=== Working data ===
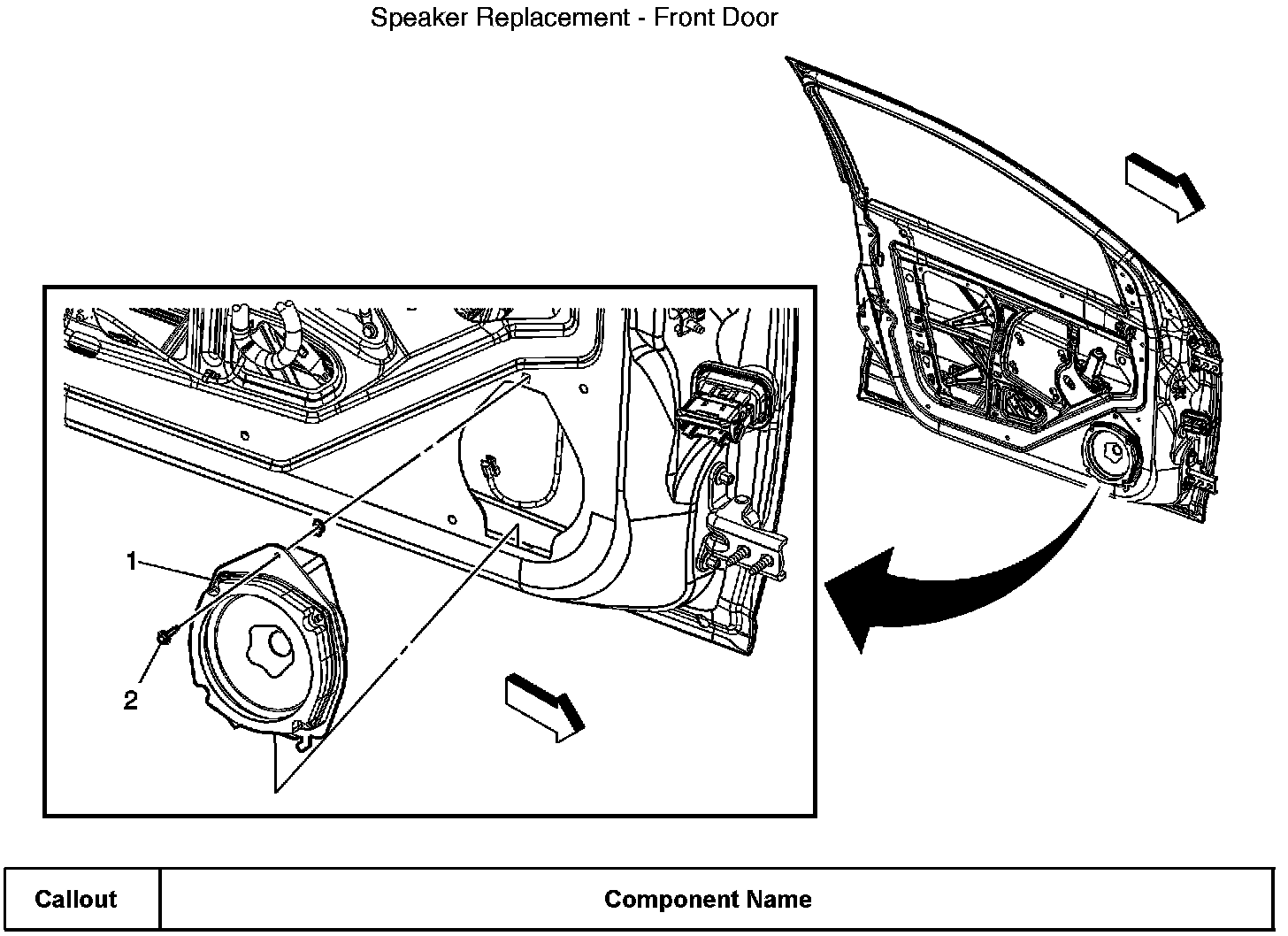 Speaker Replacement - Front Door

1

2

| Callout | Component Name |
|---|---|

=== Activity ===
Could you give the listing again exactly as it stands, minus any pictures?

=== Solved problem ===
 Speaker Replacement - Front Door

1

2

| Callout | Component Name |
|---|---|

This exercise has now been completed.